#### TEXTE FOURNI ####

Lorsque je me suis engagé, à dix-sept ans, j’ai demandé à être artilleur sur la prière de mes parents et les conseils de mes amis qui servaient dans l’artillerie. Les « appelés » de la classe 1918 seront sans doute envoyés prochainement aux tranchées. Je désire les y devancer.

Je veux après la guerre, si mon étoile me préserve, avoir la satisfaction d’avoir fait mon devoir, et le maximum de mon devoir. Je veux que personne ne puisse me contester le titre de Français, de vrai et de bon Français. Je veux, si je meurs, que ma famille puisse se réclamer de moi et que jamais qui que ce soit ne puisse lui reprocher ses origines ou ses parentés étrangères.

J’espère être physiquement capable d’endurer les souffrances du métier de fantassin et vous prie de croire, mon Général, que de toute mon âme et de tout mon coeur je suis décidé à servir la France le plus vaillamment possible.

Veuillez agréer, mon Général, l’assurance de mon profond respect et de mon entier dévouement.

Originaire de Marseille, Maurice Antoine Martin-Laval était l’un des six enfants d’un armateur de la ville. Il avait vingt-trois ans lorsqu’il écrivit ces mots à sa soeur Marie. Il était médecin auxiliaire au 58e RI, et il allait avec les brancardiers ramasser les blessés sur les champs de bataille. Ses deux frères, André et Fernand, eurent comme lui la chance de survivre à la guerre.

Le 22 février 1915

Ma chère Marte,

Tu ne saurais croire la vaillance et l’héroïsme de nos braves soldats ; quand je dis : « vaillance et héroïsme », je n’entends pas parler comme les journaux dans un sens vague et général et prendre ces mots presque comme un cliché systématique lorsqu’il s’agit de nos troupes, mais bien au contraire, je veux donner à ces mots toute leur extension et je précise. Hier à 14 heures devait avoir lieu par trois sections de mon régiment l’attaque d’une tranchée allemande, pourvue de défenses accessoires fantastiques : une largeur d’une dizaine de mètres, sillonnée en tous sens comme une toile d’araignée de fils de fer barbelés et épais reliant entre eux d’énormes piquets d’un mètre soixante-quinze de haut et constitués par des madriers de chemins de fer. […]

Ne crois-tu pas, chère Marie, que tous ces morts quels qu’ils soient doivent aller droit au ciel après de semblables actes d’héroïsme et ne crois-tu pas odieux, honteux, scandaleux, que Messieurs les Députés à la Chambre veuillent refuser ou même discuter l’attribution d’une « croix de guerre » à ces hommes, tous des héros, sous prétexte qu’il faut qu’ils soient cités à l’ordre de l’armée… Pour eux, l’ordre du jour de la Division n’est pas suffisant. Ô injustice et ingratitude humaines !

#### MATÉRIEL EXTRAIT ####

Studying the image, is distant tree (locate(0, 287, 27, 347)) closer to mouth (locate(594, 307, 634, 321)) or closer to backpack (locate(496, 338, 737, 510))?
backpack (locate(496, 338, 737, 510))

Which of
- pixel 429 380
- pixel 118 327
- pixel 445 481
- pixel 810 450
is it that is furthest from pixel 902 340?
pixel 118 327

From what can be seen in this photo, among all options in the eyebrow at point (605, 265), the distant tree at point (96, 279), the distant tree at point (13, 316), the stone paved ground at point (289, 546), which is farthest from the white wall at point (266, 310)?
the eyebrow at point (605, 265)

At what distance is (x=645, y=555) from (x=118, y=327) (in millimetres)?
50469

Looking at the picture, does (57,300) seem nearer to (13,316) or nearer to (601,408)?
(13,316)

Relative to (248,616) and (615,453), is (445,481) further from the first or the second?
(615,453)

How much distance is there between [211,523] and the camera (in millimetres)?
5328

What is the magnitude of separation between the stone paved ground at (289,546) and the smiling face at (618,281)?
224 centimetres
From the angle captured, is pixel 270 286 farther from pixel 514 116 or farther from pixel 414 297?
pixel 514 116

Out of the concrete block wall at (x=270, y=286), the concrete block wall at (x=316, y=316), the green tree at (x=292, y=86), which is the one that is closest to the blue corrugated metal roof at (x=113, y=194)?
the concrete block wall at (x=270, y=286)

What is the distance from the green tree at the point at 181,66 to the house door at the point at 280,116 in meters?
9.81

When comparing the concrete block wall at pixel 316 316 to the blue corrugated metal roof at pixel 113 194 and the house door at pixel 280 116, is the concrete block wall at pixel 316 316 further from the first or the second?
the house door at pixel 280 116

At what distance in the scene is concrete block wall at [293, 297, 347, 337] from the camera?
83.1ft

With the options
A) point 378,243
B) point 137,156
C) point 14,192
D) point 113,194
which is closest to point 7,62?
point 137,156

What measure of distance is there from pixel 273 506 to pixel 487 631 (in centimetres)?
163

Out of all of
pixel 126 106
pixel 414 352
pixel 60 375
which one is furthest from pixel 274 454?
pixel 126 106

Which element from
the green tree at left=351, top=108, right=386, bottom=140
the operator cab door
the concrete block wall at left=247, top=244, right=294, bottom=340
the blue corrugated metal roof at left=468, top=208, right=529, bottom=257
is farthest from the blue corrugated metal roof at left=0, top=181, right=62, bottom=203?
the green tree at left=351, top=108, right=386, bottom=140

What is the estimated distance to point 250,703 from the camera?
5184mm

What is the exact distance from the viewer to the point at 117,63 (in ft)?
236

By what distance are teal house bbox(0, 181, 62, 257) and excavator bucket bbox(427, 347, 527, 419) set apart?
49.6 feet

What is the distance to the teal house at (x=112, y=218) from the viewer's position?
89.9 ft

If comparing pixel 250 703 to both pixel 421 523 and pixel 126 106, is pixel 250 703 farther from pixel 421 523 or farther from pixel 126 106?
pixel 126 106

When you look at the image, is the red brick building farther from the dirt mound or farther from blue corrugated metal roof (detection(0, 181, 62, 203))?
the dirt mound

####

## CONSIGNE DONNÉE 1
D'après le texte fourni, pour quelle raison l'auteur de la première lettre tient-il à faire « le maximum de mon devoir » ? Répondez en une à trois phrases.
## CONSIGNE DONNÉE 2
Recopiez l'extrait du texte fourni qui commence à « Ne crois-tu pas, chère » et s'arrête après « ingratitude humaines ! », en renommant « croix de guerre » en « médaille militaire ».

## RÉPONSE RÉDIGÉE 1
Il veut, s'il survit, avoir la satisfaction d'avoir fait son devoir, et que personne ne puisse lui contester le titre de vrai et bon Français. S'il meurt, il veut que sa famille puisse se réclamer de lui et que jamais on ne lui reproche ses origines ou ses parentés étrangères.

## RÉPONSE RÉDIGÉE 2
Ne crois-tu pas, chère Marie, que tous ces morts quels qu’ils soient doivent aller droit au ciel après de semblables actes d’héroïsme et ne crois-tu pas odieux, honteux, scandaleux, que Messieurs les Députés à la Chambre veuillent refuser ou même discuter l’attribution d’une « médaille militaire » à ces hommes, tous des héros, sous prétexte qu’il faut qu’ils soient cités à l’ordre de l’armée… Pour eux, l’ordre du jour de la Division n’est pas suffisant. Ô injustice et ingratitude humaines !